Multiple Hypothesis Testing
Duration: 5 min
This module delves into the concept of multiple hypothesis testing, a critical aspect of statistical analysis in machine learning. It explains the challenges that arise when performing multiple statistical tests simultaneously and introduces methods to control the family-wise error rate and false discovery rate. Understanding multiple hypothesis testing is essential for ensuring the reliability and validity of machine learning experiments.
Family-Wise Error Rate (FWER)
The Family-Wise Error Rate (FWER) is the probability of making one or more false discoveries, or type I errors, when performing multiple hypotheses tests. Controlling the FWER is crucial to ensure that the overall error rate across all tests remains within acceptable limits. The Bonferroni correction is a common method used to control the FWER by adjusting the significance level for each individual test.
import numpy as np
from statsmodels.stats.multitest import multipletests
# Generate some p-values
p_values = np.random.rand(10)
# Apply Bonferroni correction
reject, corrected_p_values, alpha_corrected, _ = multipletests(p_values, method='bonferroni')
print('Original p-values:', p_values)
print('Reject null hypothesis:', reject)
print('Corrected p-values:', corrected_p_values)Original p-values: [0.37454687 0.95391295 0.42334769 0.256338 0.4929622 0.18393391 0.98190047 0.72781178 0.03582775 0.77781746]
Reject null hypothesis: [False False False False False False False False False False]
Corrected p-values: [1. 1. 1. 1. 1. 1. 1. 1. 0.35827745 1. ]False Discovery Rate (FDR)

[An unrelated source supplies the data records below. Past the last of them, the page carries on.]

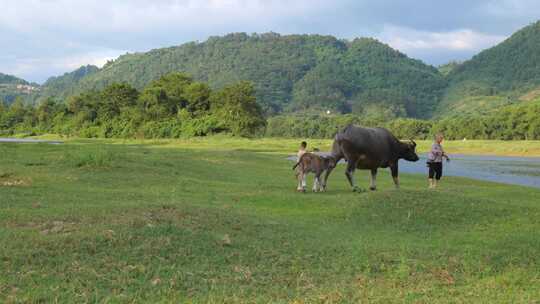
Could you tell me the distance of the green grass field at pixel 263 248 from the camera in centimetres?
699

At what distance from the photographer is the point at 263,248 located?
9.37 m

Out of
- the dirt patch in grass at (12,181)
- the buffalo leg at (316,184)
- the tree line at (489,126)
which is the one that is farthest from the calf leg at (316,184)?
the tree line at (489,126)

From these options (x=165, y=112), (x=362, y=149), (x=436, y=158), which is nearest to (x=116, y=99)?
(x=165, y=112)

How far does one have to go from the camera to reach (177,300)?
6.58 metres

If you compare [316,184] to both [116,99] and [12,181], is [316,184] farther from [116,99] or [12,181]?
[116,99]

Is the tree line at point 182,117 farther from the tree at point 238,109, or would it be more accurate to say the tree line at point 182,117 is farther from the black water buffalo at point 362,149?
the black water buffalo at point 362,149

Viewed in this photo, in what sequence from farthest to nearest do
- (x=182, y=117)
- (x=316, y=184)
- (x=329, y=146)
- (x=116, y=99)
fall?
(x=116, y=99) → (x=182, y=117) → (x=329, y=146) → (x=316, y=184)

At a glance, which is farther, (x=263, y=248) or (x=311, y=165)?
(x=311, y=165)

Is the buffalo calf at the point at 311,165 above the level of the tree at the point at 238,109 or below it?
below

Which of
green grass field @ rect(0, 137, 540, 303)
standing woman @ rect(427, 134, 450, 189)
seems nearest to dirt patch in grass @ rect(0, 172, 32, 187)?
green grass field @ rect(0, 137, 540, 303)

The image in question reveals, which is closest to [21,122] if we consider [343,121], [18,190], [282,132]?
[282,132]

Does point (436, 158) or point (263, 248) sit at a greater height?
point (436, 158)

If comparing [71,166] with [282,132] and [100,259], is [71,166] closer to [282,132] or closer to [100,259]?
[100,259]

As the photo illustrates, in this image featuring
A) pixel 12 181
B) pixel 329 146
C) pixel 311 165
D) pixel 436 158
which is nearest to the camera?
pixel 12 181
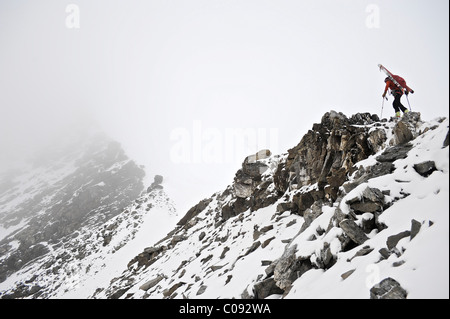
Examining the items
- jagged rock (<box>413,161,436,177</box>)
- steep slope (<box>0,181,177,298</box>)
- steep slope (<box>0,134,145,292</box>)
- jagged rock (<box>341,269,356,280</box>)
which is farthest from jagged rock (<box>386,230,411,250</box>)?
steep slope (<box>0,134,145,292</box>)

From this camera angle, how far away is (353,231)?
683 cm

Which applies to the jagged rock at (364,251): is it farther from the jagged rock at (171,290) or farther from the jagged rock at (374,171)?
the jagged rock at (171,290)

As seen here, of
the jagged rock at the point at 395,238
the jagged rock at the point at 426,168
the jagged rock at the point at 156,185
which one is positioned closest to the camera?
the jagged rock at the point at 395,238

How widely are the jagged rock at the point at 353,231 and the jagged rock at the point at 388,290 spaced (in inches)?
94.2

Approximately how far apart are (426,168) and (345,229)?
10.8 feet

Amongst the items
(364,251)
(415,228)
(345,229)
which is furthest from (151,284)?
(415,228)

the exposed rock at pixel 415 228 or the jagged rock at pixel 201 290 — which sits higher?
the exposed rock at pixel 415 228

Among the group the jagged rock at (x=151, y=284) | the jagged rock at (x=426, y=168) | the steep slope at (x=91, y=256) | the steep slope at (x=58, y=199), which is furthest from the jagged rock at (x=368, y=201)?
the steep slope at (x=58, y=199)

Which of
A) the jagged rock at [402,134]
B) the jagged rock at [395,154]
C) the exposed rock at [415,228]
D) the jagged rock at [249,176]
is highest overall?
the jagged rock at [402,134]

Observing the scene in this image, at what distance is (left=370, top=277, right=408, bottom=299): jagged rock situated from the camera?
4000 millimetres

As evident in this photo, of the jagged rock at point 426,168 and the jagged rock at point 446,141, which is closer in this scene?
the jagged rock at point 446,141

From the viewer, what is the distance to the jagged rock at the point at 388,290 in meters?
4.00
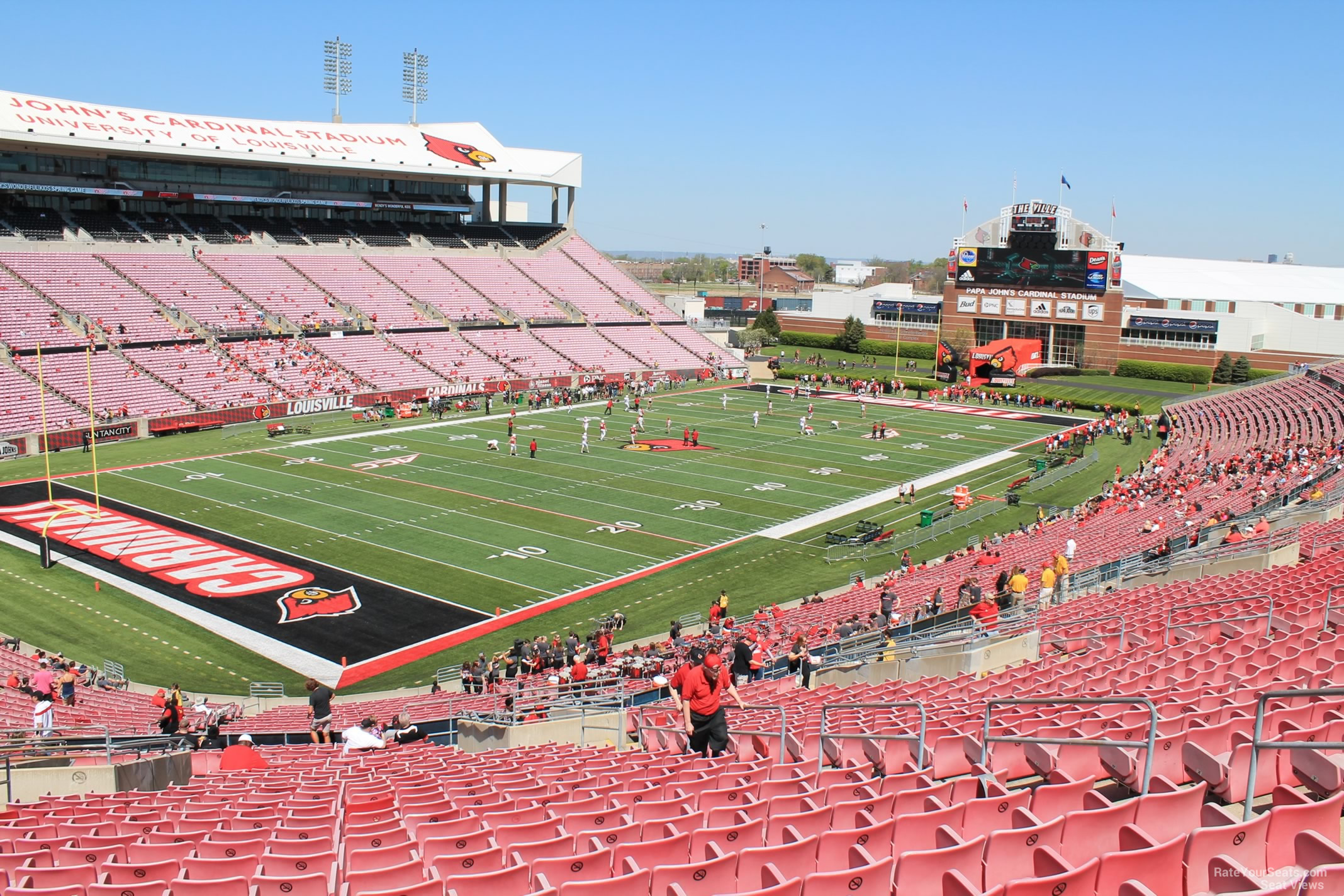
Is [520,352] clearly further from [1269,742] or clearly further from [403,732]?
[1269,742]

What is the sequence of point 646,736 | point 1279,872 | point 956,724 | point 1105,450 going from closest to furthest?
point 1279,872 → point 956,724 → point 646,736 → point 1105,450

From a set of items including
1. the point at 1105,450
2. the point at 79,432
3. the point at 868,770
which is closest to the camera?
the point at 868,770

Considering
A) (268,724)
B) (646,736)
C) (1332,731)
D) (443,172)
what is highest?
(443,172)

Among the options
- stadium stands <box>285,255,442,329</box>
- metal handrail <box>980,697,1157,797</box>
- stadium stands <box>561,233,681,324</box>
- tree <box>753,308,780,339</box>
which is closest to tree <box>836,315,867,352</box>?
tree <box>753,308,780,339</box>

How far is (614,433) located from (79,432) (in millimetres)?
21957

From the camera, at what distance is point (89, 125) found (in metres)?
56.2

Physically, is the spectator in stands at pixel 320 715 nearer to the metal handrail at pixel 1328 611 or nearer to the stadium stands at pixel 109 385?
the metal handrail at pixel 1328 611

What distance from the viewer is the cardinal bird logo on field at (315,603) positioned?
81.9 ft

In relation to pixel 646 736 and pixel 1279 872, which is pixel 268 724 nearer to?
pixel 646 736

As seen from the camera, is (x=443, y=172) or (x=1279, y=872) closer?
(x=1279, y=872)

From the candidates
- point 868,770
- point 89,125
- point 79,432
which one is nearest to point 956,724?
point 868,770

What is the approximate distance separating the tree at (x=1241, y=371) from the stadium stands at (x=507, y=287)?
43.0 meters

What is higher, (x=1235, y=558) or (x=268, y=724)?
(x=1235, y=558)

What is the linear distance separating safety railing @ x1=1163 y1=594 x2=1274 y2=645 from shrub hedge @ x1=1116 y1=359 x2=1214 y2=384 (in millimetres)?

The False Discovery Rate (FDR) is the expected proportion of false positives among the total number of positive results. Unlike FWER, which controls the probability of making any false discoveries, FDR allows for some false positives but aims to keep their proportion low. The Benjamini-Hochberg procedure is a popular method for controlling the FDR.
import numpy as np
from statsmodels.stats.multitest import multipletests
# Generate some p-values
p_values = np.random.rand(10)
# Apply Benjamini-Hochberg correction
reject, corrected_p_values, alpha_corrected, _ = multipletests(p_values, method='fdr_bh')
print('Original p-values:', p_values)
print('Reject null hypothesis:', reject)
print('Corrected p-values:', corrected_p_values)💡 Tip: When performing multiple hypothesis tests, always consider the trade-off between FWER and FDR. Use FWER methods like Bonferroni for stringent control of type I errors and FDR methods like Benjamini-Hochberg when you can tolerate some false positives to increase power.
❓ What does FWER stand for?
❓ Which method is commonly used to control the FDR?
Key Concepts
| Concept | Description |
|---|---|
| Null Hypothesis | Core principle in this module |
| P-value | Core principle in this module |
| Significance | Core principle in this module |
| Power | Core principle in this module |
Check Your Understanding
❓ How does Multiple handle edge cases?
❓ What is the computational complexity of Multiple?
❓ Which hyperparameter is most critical for Multiple?